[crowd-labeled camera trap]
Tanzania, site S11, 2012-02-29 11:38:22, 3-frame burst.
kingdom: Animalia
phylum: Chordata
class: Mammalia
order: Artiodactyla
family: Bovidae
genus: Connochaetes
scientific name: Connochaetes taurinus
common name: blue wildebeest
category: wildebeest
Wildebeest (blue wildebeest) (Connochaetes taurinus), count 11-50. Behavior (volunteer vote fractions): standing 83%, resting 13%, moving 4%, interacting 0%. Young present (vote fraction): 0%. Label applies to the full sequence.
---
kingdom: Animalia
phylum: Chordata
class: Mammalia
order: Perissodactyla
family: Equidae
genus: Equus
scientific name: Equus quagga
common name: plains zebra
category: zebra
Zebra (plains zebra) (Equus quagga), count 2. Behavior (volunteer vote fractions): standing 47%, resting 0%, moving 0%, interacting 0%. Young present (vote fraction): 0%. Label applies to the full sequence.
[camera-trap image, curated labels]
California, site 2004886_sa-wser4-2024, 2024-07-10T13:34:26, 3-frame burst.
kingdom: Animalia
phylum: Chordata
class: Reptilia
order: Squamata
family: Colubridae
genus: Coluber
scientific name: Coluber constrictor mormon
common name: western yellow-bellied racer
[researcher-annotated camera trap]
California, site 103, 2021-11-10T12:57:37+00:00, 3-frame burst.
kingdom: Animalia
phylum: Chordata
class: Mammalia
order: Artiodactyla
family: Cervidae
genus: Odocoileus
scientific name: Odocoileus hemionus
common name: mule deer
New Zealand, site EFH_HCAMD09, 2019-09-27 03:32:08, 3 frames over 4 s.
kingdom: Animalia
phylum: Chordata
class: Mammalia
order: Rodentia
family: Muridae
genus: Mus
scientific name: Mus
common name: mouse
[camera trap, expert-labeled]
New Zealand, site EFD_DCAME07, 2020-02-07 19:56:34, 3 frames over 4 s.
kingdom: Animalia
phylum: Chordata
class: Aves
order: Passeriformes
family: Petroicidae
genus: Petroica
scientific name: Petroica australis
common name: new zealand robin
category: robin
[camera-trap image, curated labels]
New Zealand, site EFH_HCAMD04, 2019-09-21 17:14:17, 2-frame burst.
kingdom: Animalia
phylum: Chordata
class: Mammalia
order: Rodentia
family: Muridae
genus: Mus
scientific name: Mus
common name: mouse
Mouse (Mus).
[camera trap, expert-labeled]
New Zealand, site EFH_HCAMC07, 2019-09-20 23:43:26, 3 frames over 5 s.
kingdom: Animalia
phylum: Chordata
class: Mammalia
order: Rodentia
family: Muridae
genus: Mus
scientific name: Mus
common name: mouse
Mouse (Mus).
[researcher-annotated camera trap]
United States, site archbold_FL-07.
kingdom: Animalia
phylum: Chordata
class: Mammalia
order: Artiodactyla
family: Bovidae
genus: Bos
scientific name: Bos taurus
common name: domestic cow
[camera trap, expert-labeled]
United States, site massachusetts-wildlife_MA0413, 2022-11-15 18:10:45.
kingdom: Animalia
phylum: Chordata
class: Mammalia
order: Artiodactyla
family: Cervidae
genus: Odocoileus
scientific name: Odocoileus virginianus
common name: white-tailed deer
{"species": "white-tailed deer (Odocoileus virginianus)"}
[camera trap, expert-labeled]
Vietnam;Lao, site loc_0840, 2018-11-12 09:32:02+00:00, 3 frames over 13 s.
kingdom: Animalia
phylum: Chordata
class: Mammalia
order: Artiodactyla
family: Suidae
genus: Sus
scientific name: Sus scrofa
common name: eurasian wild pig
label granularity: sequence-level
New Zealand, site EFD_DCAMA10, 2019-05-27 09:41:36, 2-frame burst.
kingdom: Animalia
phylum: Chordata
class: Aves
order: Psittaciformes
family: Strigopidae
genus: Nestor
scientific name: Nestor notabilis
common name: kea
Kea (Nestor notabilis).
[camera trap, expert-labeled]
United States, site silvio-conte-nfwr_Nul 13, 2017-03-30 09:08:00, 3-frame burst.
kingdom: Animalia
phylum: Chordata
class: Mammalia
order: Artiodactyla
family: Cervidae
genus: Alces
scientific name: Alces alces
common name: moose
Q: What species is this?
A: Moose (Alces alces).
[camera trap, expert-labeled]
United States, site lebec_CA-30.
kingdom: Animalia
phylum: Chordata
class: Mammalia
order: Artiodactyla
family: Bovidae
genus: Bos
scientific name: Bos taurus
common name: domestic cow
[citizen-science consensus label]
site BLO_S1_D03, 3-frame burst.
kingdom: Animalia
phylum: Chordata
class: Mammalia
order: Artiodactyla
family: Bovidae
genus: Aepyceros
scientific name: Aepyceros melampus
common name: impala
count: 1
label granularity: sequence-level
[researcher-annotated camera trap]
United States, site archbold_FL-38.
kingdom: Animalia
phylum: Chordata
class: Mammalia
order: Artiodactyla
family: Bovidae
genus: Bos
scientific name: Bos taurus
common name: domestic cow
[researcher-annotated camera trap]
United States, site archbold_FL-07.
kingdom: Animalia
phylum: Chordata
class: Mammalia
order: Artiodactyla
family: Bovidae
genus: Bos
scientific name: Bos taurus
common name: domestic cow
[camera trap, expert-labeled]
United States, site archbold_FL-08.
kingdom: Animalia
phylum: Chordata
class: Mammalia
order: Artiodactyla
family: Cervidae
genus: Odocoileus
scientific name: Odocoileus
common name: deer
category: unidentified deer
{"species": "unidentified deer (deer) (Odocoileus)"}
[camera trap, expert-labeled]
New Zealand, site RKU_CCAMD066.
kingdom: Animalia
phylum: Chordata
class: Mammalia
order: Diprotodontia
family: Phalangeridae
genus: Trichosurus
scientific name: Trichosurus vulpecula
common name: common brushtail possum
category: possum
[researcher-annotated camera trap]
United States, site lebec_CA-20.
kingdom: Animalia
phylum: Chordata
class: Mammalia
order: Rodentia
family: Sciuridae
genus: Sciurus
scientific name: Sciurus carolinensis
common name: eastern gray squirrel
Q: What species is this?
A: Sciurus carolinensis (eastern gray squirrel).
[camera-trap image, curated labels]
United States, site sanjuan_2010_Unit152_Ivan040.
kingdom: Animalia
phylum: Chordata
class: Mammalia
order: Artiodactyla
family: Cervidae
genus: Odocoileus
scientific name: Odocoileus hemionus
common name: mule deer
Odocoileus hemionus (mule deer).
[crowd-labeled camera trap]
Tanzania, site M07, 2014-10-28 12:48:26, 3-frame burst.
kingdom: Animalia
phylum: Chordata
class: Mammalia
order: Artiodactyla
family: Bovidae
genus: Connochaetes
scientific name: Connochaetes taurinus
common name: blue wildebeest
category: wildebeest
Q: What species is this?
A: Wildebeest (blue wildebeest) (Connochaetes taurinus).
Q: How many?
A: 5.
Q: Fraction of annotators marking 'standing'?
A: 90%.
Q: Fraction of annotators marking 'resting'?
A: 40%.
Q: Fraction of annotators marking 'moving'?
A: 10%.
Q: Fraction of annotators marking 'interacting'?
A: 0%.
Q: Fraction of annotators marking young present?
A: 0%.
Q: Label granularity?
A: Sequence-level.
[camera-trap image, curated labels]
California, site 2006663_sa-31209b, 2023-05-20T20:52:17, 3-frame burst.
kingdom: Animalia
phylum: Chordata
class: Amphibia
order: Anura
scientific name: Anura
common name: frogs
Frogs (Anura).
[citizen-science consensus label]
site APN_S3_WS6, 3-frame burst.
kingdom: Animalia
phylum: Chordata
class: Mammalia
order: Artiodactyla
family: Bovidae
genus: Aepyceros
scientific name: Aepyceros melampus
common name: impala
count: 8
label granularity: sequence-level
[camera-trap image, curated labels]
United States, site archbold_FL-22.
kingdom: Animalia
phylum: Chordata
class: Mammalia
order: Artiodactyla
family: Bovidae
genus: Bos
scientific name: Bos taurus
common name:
○ ○ ○ ○
- _Work order_
An exact reproduction of all the entries, complete to the last line, is needed.

- _Task output_
[crowd-labeled camera trap]
Tanzania, site S11, 2012-02-29 11:38:22, 3-frame burst.
kingdom: Animalia
phylum: Chordata
class: Mammalia
order: Artiodactyla
family: Bovidae
genus: Connochaetes
scientific name: Connochaetes taurinus
common name: blue wildebeest
category: wildebeest
Wildebeest (blue wildebeest) (Connochaetes taurinus), count 11-50. Behavior (volunteer vote fractions): standing 83%, resting 13%, moving 4%, interacting 0%. Young present (vote fraction): 0%. Label applies to the full sequence.
---
kingdom: Animalia
phylum: Chordata
class: Mammalia
order: Perissodactyla
family: Equidae
genus: Equus
scientific name: Equus quagga
common name: plains zebra
category: zebra
Zebra (plains zebra) (Equus quagga), count 2. Behavior (volunteer vote fractions): standing 47%, resting 0%, moving 0%, interacting 0%. Young present (vote fraction): 0%. Label applies to the full sequence.
[camera-trap image, curated labels]
California, site 2004886_sa-wser4-2024, 2024-07-10T13:34:26, 3-frame burst.
kingdom: Animalia
phylum: Chordata
class: Reptilia
order: Squamata
family: Colubridae
genus: Coluber
scientific name: Coluber constrictor mormon
common name: western yellow-bellied racer
[researcher-annotated camera trap]
California, site 103, 2021-11-10T12:57:37+00:00, 3-frame burst.
kingdom: Animalia
phylum: Chordata
class: Mammalia
order: Artiodactyla
family: Cervidae
genus: Odocoileus
scientific name: Odocoileus hemionus
common name: mule deer
New Zealand, site EFH_HCAMD09, 2019-09-27 03:32:08, 3 frames over 4 s.
kingdom: Animalia
phylum: Chordata
class: Mammalia
order: Rodentia
family: Muridae
genus: Mus
scientific name: Mus
common name: mouse
[camera trap, expert-labeled]
New Zealand, site EFD_DCAME07, 2020-02-07 19:56:34, 3 frames over 4 s.
kingdom: Animalia
phylum: Chordata
class: Aves
order: Passeriformes
family: Petroicidae
genus: Petroica
scientific name: Petroica australis
common name: new zealand robin
category: robin
[camera-trap image, curated labels]
New Zealand, site EFH_HCAMD04, 2019-09-21 17:14:17, 2-frame burst.
kingdom: Animalia
phylum: Chordata
class: Mammalia
order: Rodentia
family: Muridae
genus: Mus
scientific name: Mus
common name: mouse
Mouse (Mus).
[camera trap, expert-labeled]
New Zealand, site EFH_HCAMC07, 2019-09-20 23:43:26, 3 frames over 5 s.
kingdom: Animalia
phylum: Chordata
class: Mammalia
order: Rodentia
family: Muridae
genus: Mus
scientific name: Mus
common name: mouse
Mouse (Mus).
[researcher-annotated camera trap]
United States, site archbold_FL-07.
kingdom: Animalia
phylum: Chordata
class: Mammalia
order: Artiodactyla
family: Bovidae
genus: Bos
scientific name: Bos taurus
common name: domestic cow
[camera trap, expert-labeled]
United States, site massachusetts-wildlife_MA0413, 2022-11-15 18:10:45.
kingdom: Animalia
phylum: Chordata
class: Mammalia
order: Artiodactyla
family: Cervidae
genus: Odocoileus
scientific name: Odocoileus virginianus
common name: white-tailed deer
{"species": "white-tailed deer (Odocoileus virginianus)"}
[camera trap, expert-labeled]
Vietnam;Lao, site loc_0840, 2018-11-12 09:32:02+00:00, 3 frames over 13 s.
kingdom: Animalia
phylum: Chordata
class: Mammalia
order: Artiodactyla
family: Suidae
genus: Sus
scientific name: Sus scrofa
common name: eurasian wild pig
label granularity: sequence-level
New Zealand, site EFD_DCAMA10, 2019-05-27 09:41:36, 2-frame burst.
kingdom: Animalia
phylum: Chordata
class: Aves
order: Psittaciformes
family: Strigopidae
genus: Nestor
scientific name: Nestor notabilis
common name: kea
Kea (Nestor notabilis).
[camera trap, expert-labeled]
United States, site silvio-conte-nfwr_Nul 13, 2017-03-30 09:08:00, 3-frame burst.
kingdom: Animalia
phylum: Chordata
class: Mammalia
order: Artiodactyla
family: Cervidae
genus: Alces
scientific name: Alces alces
common name: moose
Q: What species is this?
A: Moose (Alces alces).
[camera trap, expert-labeled]
United States, site lebec_CA-30.
kingdom: Animalia
phylum: Chordata
class: Mammalia
order: Artiodactyla
family: Bovidae
genus: Bos
scientific name: Bos taurus
common name: domestic cow
[citizen-science consensus label]
site BLO_S1_D03, 3-frame burst.
kingdom: Animalia
phylum: Chordata
class: Mammalia
order: Artiodactyla
family: Bovidae
genus: Aepyceros
scientific name: Aepyceros melampus
common name: impala
count: 1
label granularity: sequence-level
[researcher-annotated camera trap]
United States, site archbold_FL-38.
kingdom: Animalia
phylum: Chordata
class: Mammalia
order: Artiodactyla
family: Bovidae
genus: Bos
scientific name: Bos taurus
common name: domestic cow
[researcher-annotated camera trap]
United States, site archbold_FL-07.
kingdom: Animalia
phylum: Chordata
class: Mammalia
order: Artiodactyla
family: Bovidae
genus: Bos
scientific name: Bos taurus
common name: domestic cow
[camera trap, expert-labeled]
United States, site archbold_FL-08.
kingdom: Animalia
phylum: Chordata
class: Mammalia
order: Artiodactyla
family: Cervidae
genus: Odocoileus
scientific name: Odocoileus
common name: deer
category: unidentified deer
{"species": "unidentified deer (deer) (Odocoileus)"}
[camera trap, expert-labeled]
New Zealand, site RKU_CCAMD066.
kingdom: Animalia
phylum: Chordata
class: Mammalia
order: Diprotodontia
family: Phalangeridae
genus: Trichosurus
scientific name: Trichosurus vulpecula
common name: common brushtail possum
category: possum
[researcher-annotated camera trap]
United States, site lebec_CA-20.
kingdom: Animalia
phylum: Chordata
class: Mammalia
order: Rodentia
family: Sciuridae
genus: Sciurus
scientific name: Sciurus carolinensis
common name: eastern gray squirrel
Q: What species is this?
A: Sciurus carolinensis (eastern gray squirrel).
[camera-trap image, curated labels]
United States, site sanjuan_2010_Unit152_Ivan040.
kingdom: Animalia
phylum: Chordata
class: Mammalia
order: Artiodactyla
family: Cervidae
genus: Odocoileus
scientific name: Odocoileus hemionus
common name: mule deer
Odocoileus hemionus (mule deer).
[crowd-labeled camera trap]
Tanzania, site M07, 2014-10-28 12:48:26, 3-frame burst.
kingdom: Animalia
phylum: Chordata
class: Mammalia
order: Artiodactyla
family: Bovidae
genus: Connochaetes
scientific name: Connochaetes taurinus
common name: blue wildebeest
category: wildebeest
Q: What species is this?
A: Wildebeest (blue wildebeest) (Connochaetes taurinus).
Q: How many?
A: 5.
Q: Fraction of annotators marking 'standing'?
A: 90%.
Q: Fraction of annotators marking 'resting'?
A: 40%.
Q: Fraction of annotators marking 'moving'?
A: 10%.
Q: Fraction of annotators marking 'interacting'?
A: 0%.
Q: Fraction of annotators marking young present?
A: 0%.
Q: Label granularity?
A: Sequence-level.
[camera-trap image, curated labels]
California, site 2006663_sa-31209b, 2023-05-20T20:52:17, 3-frame burst.
kingdom: Animalia
phylum: Chordata
class: Amphibia
order: Anura
scientific name: Anura
common name: frogs
Frogs (Anura).
[citizen-science consensus label]
site APN_S3_WS6, 3-frame burst.
kingdom: Animalia
phylum: Chordata
class: Mammalia
order: Artiodactyla
family: Bovidae
genus: Aepyceros
scientific name: Aepyceros melampus
common name: impala
count: 8
label granularity: sequence-level
[camera-trap image, curated labels]
United States, site archbold_FL-22.
kingdom: Animalia
phylum: Chordata
class: Mammalia
order: Artiodactyla
family: Bovidae
genus: Bos
scientific name: Bos taurus
common name:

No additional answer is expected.